◆ The task
Exact repetition of every record is required.

______

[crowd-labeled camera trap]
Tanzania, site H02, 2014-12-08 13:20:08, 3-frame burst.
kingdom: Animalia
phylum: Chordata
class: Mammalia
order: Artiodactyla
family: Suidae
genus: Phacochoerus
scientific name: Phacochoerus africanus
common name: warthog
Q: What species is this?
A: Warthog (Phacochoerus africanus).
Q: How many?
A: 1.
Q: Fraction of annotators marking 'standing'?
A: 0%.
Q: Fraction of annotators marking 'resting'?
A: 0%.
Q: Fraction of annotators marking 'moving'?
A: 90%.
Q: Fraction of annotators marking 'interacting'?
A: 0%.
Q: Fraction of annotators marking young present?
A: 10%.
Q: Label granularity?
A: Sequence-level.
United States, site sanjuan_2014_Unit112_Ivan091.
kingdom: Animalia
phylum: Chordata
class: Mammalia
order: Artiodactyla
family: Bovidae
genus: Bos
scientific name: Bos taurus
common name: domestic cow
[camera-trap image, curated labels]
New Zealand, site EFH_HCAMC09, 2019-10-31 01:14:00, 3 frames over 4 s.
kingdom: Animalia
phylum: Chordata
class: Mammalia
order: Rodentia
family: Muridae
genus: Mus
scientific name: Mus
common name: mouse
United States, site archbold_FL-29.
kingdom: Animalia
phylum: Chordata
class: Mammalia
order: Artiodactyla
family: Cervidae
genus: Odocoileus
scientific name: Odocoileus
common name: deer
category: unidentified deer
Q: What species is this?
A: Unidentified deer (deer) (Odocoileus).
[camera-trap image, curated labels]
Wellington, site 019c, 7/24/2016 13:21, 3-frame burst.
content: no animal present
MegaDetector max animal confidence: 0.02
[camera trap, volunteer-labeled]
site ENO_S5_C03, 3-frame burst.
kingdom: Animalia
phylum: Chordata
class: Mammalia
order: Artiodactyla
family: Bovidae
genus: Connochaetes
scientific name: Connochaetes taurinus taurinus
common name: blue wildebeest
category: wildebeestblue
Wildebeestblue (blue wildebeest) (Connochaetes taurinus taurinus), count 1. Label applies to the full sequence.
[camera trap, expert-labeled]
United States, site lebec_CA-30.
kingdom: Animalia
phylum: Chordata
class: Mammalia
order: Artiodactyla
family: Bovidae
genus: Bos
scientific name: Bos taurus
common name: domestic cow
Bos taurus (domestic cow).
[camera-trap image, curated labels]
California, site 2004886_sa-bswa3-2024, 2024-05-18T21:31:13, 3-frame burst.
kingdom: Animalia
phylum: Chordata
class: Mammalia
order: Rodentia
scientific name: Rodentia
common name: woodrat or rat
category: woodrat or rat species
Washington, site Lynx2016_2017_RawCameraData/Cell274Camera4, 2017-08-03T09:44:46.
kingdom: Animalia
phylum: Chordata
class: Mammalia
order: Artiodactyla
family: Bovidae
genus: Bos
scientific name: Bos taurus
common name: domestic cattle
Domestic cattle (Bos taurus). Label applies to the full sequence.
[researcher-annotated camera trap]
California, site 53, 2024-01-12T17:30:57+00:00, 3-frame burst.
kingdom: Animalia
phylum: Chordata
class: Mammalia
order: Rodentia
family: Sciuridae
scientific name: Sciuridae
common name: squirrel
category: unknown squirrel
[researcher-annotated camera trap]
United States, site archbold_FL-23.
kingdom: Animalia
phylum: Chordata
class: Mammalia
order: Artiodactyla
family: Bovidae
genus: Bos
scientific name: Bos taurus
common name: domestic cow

______

◆ Output for this exercise
[crowd-labeled camera trap]
Tanzania, site H02, 2014-12-08 13:20:08, 3-frame burst.
kingdom: Animalia
phylum: Chordata
class: Mammalia
order: Artiodactyla
family: Suidae
genus: Phacochoerus
scientific name: Phacochoerus africanus
common name: warthog
Q: What species is this?
A: Warthog (Phacochoerus africanus).
Q: How many?
A: 1.
Q: Fraction of annotators marking 'standing'?
A: 0%.
Q: Fraction of annotators marking 'resting'?
A: 0%.
Q: Fraction of annotators marking 'moving'?
A: 90%.
Q: Fraction of annotators marking 'interacting'?
A: 0%.
Q: Fraction of annotators marking young present?
A: 10%.
Q: Label granularity?
A: Sequence-level.
United States, site sanjuan_2014_Unit112_Ivan091.
kingdom: Animalia
phylum: Chordata
class: Mammalia
order: Artiodactyla
family: Bovidae
genus: Bos
scientific name: Bos taurus
common name: domestic cow
[camera-trap image, curated labels]
New Zealand, site EFH_HCAMC09, 2019-10-31 01:14:00, 3 frames over 4 s.
kingdom: Animalia
phylum: Chordata
class: Mammalia
order: Rodentia
family: Muridae
genus: Mus
scientific name: Mus
common name: mouse
United States, site archbold_FL-29.
kingdom: Animalia
phylum: Chordata
class: Mammalia
order: Artiodactyla
family: Cervidae
genus: Odocoileus
scientific name: Odocoileus
common name: deer
category: unidentified deer
Q: What species is this?
A: Unidentified deer (deer) (Odocoileus).
[camera-trap image, curated labels]
Wellington, site 019c, 7/24/2016 13:21, 3-frame burst.
content: no animal present
MegaDetector max animal confidence: 0.02
[camera trap, volunteer-labeled]
site ENO_S5_C03, 3-frame burst.
kingdom: Animalia
phylum: Chordata
class: Mammalia
order: Artiodactyla
family: Bovidae
genus: Connochaetes
scientific name: Connochaetes taurinus taurinus
common name: blue wildebeest
category: wildebeestblue
Wildebeestblue (blue wildebeest) (Connochaetes taurinus taurinus), count 1. Label applies to the full sequence.
[camera trap, expert-labeled]
United States, site lebec_CA-30.
kingdom: Animalia
phylum: Chordata
class: Mammalia
order: Artiodactyla
family: Bovidae
genus: Bos
scientific name: Bos taurus
common name: domestic cow
Bos taurus (domestic cow).
[camera-trap image, curated labels]
California, site 2004886_sa-bswa3-2024, 2024-05-18T21:31:13, 3-frame burst.
kingdom: Animalia
phylum: Chordata
class: Mammalia
order: Rodentia
scientific name: Rodentia
common name: woodrat or rat
category: woodrat or rat species
Washington, site Lynx2016_2017_RawCameraData/Cell274Camera4, 2017-08-03T09:44:46.
kingdom: Animalia
phylum: Chordata
class: Mammalia
order: Artiodactyla
family: Bovidae
genus: Bos
scientific name: Bos taurus
common name: domestic cattle
Domestic cattle (Bos taurus). Label applies to the full sequence.
[researcher-annotated camera trap]
California, site 53, 2024-01-12T17:30:57+00:00, 3-frame burst.
kingdom: Animalia
phylum: Chordata
class: Mammalia
order: Rodentia
family: Sciuridae
scientific name: Sciuridae
common name: squirrel
category: unknown squirrel
[researcher-annotated camera trap]
United States, site archbold_FL-23.
kingdom: Animalia
phylum: Chordata
class: Mammalia
order: Artiodactyla
family: Bovidae
genus: Bos
scientific name: Bos taurus
common name: domestic cow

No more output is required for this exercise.